▸ **Supplied records**:
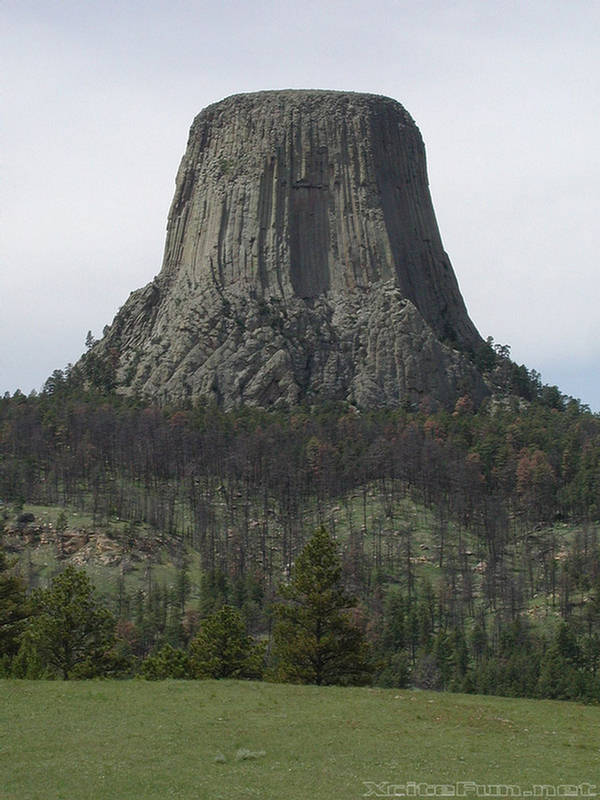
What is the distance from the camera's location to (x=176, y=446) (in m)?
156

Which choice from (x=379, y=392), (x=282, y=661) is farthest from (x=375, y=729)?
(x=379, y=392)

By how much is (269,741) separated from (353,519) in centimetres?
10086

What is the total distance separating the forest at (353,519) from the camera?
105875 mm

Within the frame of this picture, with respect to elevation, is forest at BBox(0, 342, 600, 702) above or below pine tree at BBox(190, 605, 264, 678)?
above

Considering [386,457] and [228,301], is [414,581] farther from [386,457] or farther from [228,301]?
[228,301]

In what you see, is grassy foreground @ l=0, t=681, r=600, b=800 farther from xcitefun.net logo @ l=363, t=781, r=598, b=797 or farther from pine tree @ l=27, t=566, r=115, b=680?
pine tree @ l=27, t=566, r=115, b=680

▸ **Task to carry out**: Reproduce all of the entries word for word, skipping any pictures they hold.

▸ **Correct answer**:
What is the distance from the camera's location to (x=176, y=446) (in m)?
156

Which choice from (x=379, y=392), (x=282, y=661) is farthest from (x=375, y=729)?
(x=379, y=392)

By how much is (269,741) separated from (353,519) in centimetres?
10086

What is the total distance separating the forest at (353,519) from the camera?
105875 mm

Within the frame of this picture, with respect to elevation, is forest at BBox(0, 342, 600, 702) above or below pine tree at BBox(190, 605, 264, 678)?
above

Considering [386,457] and [228,301], is [414,581] farther from [386,457] or farther from [228,301]?
[228,301]

In what you see, is grassy foreground @ l=0, t=681, r=600, b=800 farther from xcitefun.net logo @ l=363, t=781, r=598, b=797 or farther from pine tree @ l=27, t=566, r=115, b=680?
pine tree @ l=27, t=566, r=115, b=680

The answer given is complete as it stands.